There are very little common things which developer easily skip and choose defaults options. It will create not a problem immedietly but you have to dig your head someday. Recently i faced a same challange with one of my sql query returning wrong results while comparing some hindi phrases.
After hours of mind juggling i finally found this is a problem of mysql collation. A collation is a set of rules that defines how to compare and sort character strings. Each collation in MySQL belongs to a single character set. Every character set has at least one collation, and most have two or more collations. A collation orders characters based on weights.

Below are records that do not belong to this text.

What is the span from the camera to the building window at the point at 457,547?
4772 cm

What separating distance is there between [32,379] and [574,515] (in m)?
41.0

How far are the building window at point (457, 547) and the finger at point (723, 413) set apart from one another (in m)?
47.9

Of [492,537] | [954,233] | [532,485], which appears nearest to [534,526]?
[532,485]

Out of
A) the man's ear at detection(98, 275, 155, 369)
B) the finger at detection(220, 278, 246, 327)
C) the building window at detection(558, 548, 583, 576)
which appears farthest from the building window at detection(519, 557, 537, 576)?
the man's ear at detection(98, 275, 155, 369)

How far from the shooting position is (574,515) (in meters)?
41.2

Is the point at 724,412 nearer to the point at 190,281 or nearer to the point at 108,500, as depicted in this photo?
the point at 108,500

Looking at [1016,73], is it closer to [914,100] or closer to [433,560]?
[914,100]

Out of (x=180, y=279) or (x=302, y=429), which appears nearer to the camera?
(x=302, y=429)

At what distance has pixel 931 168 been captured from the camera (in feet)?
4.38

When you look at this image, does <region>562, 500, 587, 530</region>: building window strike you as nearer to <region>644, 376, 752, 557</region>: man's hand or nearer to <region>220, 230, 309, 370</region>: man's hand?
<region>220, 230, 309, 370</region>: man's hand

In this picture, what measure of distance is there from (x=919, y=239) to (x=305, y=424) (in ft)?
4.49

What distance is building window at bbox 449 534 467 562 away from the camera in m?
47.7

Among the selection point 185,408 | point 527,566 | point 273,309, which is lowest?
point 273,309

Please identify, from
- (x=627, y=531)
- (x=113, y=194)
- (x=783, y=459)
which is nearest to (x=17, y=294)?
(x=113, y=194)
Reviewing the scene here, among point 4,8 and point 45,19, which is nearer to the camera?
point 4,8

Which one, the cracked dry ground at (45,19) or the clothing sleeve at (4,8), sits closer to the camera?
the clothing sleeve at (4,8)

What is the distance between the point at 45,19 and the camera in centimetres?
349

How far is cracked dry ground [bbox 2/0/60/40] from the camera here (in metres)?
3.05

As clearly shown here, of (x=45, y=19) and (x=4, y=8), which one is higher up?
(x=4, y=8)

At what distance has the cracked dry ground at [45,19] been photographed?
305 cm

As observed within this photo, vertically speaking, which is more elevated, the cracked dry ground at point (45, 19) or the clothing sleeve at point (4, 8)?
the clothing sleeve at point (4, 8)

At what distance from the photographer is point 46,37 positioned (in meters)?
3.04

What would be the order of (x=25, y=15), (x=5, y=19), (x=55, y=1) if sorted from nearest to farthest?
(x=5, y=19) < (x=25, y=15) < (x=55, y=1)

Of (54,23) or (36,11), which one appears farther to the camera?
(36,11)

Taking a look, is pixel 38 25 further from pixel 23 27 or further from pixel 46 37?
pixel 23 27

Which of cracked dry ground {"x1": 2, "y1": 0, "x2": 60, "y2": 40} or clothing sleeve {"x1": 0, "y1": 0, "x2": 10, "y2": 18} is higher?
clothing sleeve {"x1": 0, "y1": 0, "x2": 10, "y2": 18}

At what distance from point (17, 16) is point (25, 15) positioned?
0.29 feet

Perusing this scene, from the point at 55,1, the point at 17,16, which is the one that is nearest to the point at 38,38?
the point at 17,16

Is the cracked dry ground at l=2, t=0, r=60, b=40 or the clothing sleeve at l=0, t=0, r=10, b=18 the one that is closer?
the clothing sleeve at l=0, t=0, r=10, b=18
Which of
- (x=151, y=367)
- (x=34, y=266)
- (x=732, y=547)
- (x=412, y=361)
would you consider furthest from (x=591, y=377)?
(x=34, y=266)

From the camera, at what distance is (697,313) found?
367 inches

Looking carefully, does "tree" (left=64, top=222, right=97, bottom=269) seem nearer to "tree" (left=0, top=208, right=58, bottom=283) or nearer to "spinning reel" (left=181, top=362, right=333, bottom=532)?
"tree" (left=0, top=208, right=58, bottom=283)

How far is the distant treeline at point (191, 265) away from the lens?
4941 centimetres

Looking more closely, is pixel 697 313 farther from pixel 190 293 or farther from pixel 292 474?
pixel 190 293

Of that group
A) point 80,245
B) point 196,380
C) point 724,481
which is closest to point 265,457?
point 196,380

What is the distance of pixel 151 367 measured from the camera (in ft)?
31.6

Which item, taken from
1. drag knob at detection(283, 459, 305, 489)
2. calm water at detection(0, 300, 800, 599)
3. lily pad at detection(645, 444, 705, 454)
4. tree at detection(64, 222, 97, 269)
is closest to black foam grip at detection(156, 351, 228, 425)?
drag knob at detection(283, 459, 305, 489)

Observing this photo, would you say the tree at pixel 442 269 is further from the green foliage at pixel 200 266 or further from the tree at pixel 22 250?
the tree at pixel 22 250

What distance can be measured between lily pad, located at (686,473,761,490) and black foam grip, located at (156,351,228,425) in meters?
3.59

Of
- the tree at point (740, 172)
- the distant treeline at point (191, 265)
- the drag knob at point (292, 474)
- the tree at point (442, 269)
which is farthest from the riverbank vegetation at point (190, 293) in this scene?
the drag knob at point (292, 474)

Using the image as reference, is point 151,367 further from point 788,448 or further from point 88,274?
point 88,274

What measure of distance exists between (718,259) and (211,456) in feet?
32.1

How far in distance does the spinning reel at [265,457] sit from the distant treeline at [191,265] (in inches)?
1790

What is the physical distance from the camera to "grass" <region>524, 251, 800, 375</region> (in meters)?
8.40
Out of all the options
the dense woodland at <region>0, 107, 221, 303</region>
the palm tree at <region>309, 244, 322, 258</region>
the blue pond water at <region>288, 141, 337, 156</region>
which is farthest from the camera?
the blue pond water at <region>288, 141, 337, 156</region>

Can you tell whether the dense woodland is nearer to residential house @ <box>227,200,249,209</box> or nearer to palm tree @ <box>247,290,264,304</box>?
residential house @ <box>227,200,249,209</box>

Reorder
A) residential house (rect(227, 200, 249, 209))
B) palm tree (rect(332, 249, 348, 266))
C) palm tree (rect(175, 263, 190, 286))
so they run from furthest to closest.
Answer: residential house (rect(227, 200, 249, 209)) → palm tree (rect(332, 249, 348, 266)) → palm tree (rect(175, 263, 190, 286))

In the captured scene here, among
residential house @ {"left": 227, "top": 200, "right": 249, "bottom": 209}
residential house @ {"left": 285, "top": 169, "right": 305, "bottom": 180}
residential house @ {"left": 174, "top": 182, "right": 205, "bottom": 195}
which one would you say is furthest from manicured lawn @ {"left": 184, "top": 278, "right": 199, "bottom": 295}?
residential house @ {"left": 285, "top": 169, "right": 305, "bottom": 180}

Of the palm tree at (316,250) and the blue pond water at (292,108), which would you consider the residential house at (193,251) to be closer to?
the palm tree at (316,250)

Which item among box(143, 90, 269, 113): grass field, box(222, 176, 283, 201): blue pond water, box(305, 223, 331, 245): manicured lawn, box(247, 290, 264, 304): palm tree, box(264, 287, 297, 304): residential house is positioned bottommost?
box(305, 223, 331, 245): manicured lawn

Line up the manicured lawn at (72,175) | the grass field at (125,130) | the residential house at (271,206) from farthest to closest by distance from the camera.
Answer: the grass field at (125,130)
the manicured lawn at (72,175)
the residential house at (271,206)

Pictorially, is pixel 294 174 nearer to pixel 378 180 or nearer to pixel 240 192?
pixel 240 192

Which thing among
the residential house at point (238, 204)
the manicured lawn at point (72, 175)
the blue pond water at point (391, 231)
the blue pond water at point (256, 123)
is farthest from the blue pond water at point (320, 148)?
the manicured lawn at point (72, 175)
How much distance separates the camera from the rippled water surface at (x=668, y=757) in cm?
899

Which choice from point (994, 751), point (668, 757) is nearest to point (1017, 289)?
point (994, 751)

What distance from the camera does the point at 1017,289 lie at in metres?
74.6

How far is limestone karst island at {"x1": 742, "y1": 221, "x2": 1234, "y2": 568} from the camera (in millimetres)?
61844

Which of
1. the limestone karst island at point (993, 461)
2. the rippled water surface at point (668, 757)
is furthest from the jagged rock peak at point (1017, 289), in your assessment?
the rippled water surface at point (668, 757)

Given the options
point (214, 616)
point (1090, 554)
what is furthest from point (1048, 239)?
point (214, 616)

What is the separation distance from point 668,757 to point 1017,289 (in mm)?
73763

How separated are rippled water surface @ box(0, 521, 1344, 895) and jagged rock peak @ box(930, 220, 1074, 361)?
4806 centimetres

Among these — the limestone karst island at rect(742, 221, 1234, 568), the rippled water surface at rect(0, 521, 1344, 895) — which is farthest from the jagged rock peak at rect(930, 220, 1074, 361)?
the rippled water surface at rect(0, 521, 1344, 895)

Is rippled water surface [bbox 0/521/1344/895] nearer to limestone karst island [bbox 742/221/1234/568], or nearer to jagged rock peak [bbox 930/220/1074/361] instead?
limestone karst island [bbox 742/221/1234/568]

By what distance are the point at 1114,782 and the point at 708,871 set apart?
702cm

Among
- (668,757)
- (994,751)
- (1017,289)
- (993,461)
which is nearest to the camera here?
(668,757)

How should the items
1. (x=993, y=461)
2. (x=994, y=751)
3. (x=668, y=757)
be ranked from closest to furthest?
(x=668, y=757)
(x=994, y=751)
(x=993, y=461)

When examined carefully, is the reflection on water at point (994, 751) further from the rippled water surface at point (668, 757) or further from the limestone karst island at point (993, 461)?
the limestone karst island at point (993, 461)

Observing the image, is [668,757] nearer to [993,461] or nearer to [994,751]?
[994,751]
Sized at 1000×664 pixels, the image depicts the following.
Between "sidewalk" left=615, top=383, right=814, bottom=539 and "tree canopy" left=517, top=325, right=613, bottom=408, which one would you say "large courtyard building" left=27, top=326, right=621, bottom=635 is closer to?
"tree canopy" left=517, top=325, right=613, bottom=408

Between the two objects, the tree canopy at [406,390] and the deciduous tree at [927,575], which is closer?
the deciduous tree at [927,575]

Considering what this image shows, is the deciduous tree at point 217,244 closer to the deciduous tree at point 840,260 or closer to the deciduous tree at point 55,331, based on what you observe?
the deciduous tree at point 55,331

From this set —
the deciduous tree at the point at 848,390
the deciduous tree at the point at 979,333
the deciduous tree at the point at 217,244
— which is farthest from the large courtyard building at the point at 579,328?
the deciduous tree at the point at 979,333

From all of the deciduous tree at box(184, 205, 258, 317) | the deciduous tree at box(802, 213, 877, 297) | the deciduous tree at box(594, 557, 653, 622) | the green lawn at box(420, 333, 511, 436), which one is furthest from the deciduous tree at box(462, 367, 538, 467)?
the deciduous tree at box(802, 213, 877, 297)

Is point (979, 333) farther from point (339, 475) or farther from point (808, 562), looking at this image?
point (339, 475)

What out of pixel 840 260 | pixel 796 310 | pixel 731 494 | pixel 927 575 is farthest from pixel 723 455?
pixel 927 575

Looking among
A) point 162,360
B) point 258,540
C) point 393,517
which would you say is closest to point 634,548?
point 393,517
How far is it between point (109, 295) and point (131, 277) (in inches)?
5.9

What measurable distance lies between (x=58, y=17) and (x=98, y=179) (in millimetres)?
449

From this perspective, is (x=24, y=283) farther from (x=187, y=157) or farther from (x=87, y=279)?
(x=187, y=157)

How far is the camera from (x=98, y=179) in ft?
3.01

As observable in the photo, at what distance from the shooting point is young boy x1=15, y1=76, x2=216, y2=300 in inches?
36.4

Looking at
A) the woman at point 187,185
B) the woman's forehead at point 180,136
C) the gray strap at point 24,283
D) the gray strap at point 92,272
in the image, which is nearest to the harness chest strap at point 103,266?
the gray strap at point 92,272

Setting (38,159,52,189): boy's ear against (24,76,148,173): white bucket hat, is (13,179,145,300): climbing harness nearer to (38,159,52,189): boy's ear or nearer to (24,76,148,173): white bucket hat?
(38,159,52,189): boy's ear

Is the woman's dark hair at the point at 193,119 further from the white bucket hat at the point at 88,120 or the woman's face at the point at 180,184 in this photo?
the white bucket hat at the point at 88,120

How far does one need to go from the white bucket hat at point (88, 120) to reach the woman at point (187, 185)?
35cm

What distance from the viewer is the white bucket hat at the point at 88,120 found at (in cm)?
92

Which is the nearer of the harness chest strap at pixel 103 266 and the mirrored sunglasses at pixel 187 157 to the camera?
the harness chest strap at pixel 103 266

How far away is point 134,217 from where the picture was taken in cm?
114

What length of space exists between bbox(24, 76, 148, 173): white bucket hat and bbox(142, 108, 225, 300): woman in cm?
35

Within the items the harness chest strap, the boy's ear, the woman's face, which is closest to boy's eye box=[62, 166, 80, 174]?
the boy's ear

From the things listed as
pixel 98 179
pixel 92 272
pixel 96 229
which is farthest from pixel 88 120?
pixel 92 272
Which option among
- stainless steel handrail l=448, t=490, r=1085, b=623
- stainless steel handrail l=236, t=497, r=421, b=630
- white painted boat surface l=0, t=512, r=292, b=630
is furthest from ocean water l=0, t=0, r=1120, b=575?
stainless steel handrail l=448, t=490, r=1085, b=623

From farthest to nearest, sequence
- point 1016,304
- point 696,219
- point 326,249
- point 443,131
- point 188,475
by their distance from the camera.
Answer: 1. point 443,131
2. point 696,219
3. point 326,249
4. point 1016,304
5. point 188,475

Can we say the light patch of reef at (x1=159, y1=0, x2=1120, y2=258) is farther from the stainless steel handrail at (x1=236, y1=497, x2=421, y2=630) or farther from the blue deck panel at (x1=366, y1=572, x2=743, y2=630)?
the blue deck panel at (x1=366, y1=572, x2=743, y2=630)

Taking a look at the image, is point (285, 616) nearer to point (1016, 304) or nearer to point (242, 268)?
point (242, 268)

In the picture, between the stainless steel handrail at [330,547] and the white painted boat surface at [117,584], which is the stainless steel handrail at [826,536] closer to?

Now if you see while creating a Mysql Database there is long list of collations available. on php my admin mostly default selected as utf8_general_ci,
which i had selected while developing my web application. utf8_general_ci
is a very simple — and on Unicode, very broken — collation, one that gives incorrect results on general Unicode text. So when i start storing content is unicode (hindi) it start giving wrong results. So i switched to utf8_unicode_ci .
utf8_general_ci
is somewhat faster than utf8_unicode_ci
, but less accurate (for sorting). The specific language utf8 encoding (such as utf8_swedish_ci
) contain additional language rules that make them the most accurate to sort for those languages. Most of the time I use utf8_unicode_ci
(I prefer accuracy to small performance improvements), unless I have a good reason to prefer a specific language.
You can read more on specific unicode character sets on the MySQL manual – http://dev.mysql.com/doc/refman/5.0/en/charset-unicode-sets.html
Why not use “utf8mb4_unicode_ci”, the newer “utf8_unicode_ci” ?
I actually agree with you: “I prefer accuracy to small performance improvements”.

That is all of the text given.